Post #565 was a long-winded explanation of how I try to minimize health risks when grocery shopping. (And the things I flubbed the first couple of times.) Post #566 was about a rumored increase in wages at Wegman’s.
Courtesy of Shelley Ebert, today I have three more interesting things to report on the shopping front. As well as a couple of items from my wife. So I thought I’d do a wrap-up of this topic and move on.
My wife tracked down this: There is zero evidence so far of any COVID-19 transmission through food or food packaging. (Via Serious Eats, showing citation as to source.) None. That’s per CDC, USDA, and the European Food Safety Authority. So maybe quarantining your food for a day (below) is a bit over the top. But if it makes you more comfortable, do it.
First, it looks like bonus pay for grocery store workers is a real thing, per this article about Cleveland. So not just Wegmans (by rumor), but Giant Eagle by report.

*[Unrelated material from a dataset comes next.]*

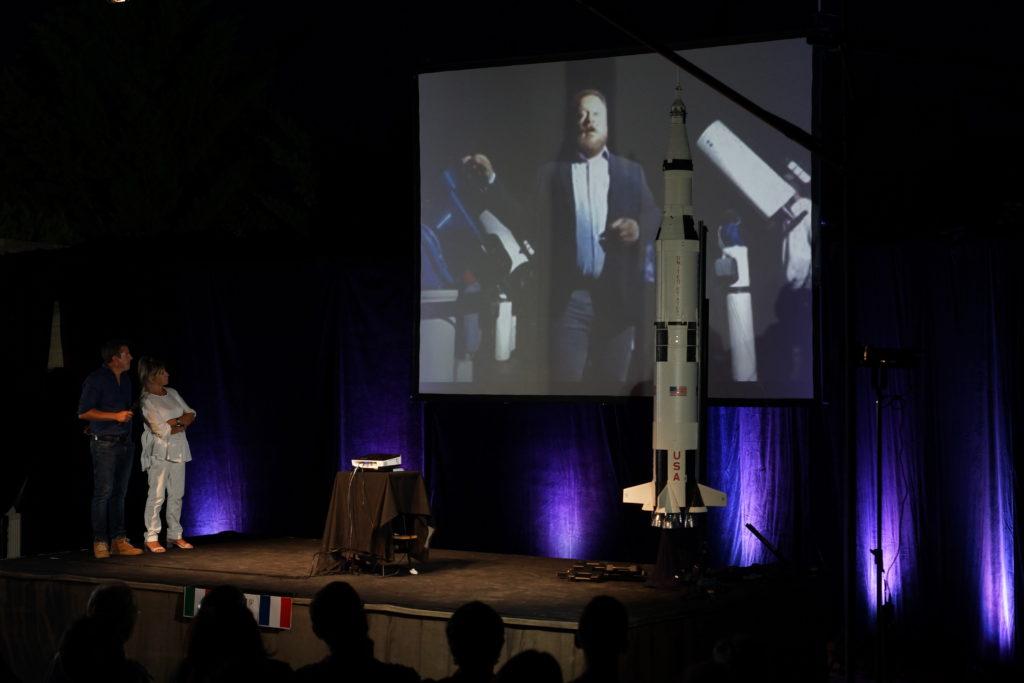 Duplex franco-italien en direct en prélude de la conférence de Patrick Baudry pour fêter les 50 ans du premier pas de l'Homme sur la Lune.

Second, yes indeed, taking your re-usable shopping bags to the store is now officially a dumb thing to do. Per this other article about Cleveland. I felt like an ass about two seconds after I thoughtlessly handed mine to a clerk at Fresh Market (Post #565). Avoid the embarrassment. Do everybody a favor and if you shop, leave your bags at home.
Third, I’ve been seeing reports of sporadic availability of toilet paper. It comes into the store (Costco gets several mentions, as do drug stores in preference to grocery stores), people line up, and the store rations it out. Reports so far suggest orderly behavior. Good to have tangible evidence that the supply chain remains intact.
Here’s picture from a friend of my wife’s, this AM, senior hour at the local Costco. It’s the very definition of orderly social distancing.
Source: Priscilla Marsh
Fourth, it looks like we may have a deliberate effort in place to speed up the transportation portion of the supply chain. At least here in the Commonwealth. Shelley drove to Richmond last night and reported that I-95 was a) wall-to-wall trucks, b) 90 MPH and up, c) trucks crammed like sardines into the truck stops, and d) zero police enforcement of speed limits.
Qualitatively different from her normal trip. Tough to say whether that’s just business-as-usual, and she’d never noticed it before. (She was traveling in the dead of night). But by report, it was unusual.
I may be making this up, but to me that reads like a deliberate effort to speed up the supply chain. Which makes perfect sense.
Finally, I’m planning a Safeway excursion for this Friday, and I thought I would summarize how I’m going to do it. So this is the condensed version of my post on grocery shopping etiquette.
Wash my hands, and take a) one sheet from the Sun Gazette, b) a couple of paper towels, ripped in half, c) a touch-screen stylus, and d) a piece of Saran wrap. Use the newspaper as a disposable shopping cart handle cover. Use the paper towels as disposable dairy case/frozen food case handle covers. Use once, crumple, put in your pocket. Use the stylus to avoid touching the touch screen (we’ll see if that works). Use the Saran wrap to cover the scale when weighing produce. Keep my distance from other shoppers and grocery store workers. Only touch items that I am buying. Pack the groceries in disposable plastic bags. Wash hands immediately upon getting home. Put the groceries away (or, optionally, let them sit for a day). Wash hands again. Wash the touch screen stylus.
Why don’t I just wear disposable gloves, in order to avoid touching certain surfaces in the store? Well, gloves protect you if used properly, sure. But they don’t stop you from spreading anything that ends up on your gloves. And because I don’t see many people wearing disposable gloves at the grocery store, I thought it was a little more neighborly to use disposable paper products as indicated, rather than rely on gloves. There’s certainly no barrier to using both.
Face mask optional. That’s what the CDC says, and if there has been any source of good sense in the US, I’d say it has been the CDC. You have to trust somebody.
Masked or unmasked, you’ll fit in either way. I don’t even give a second look when I see somebody with a surgical mask on.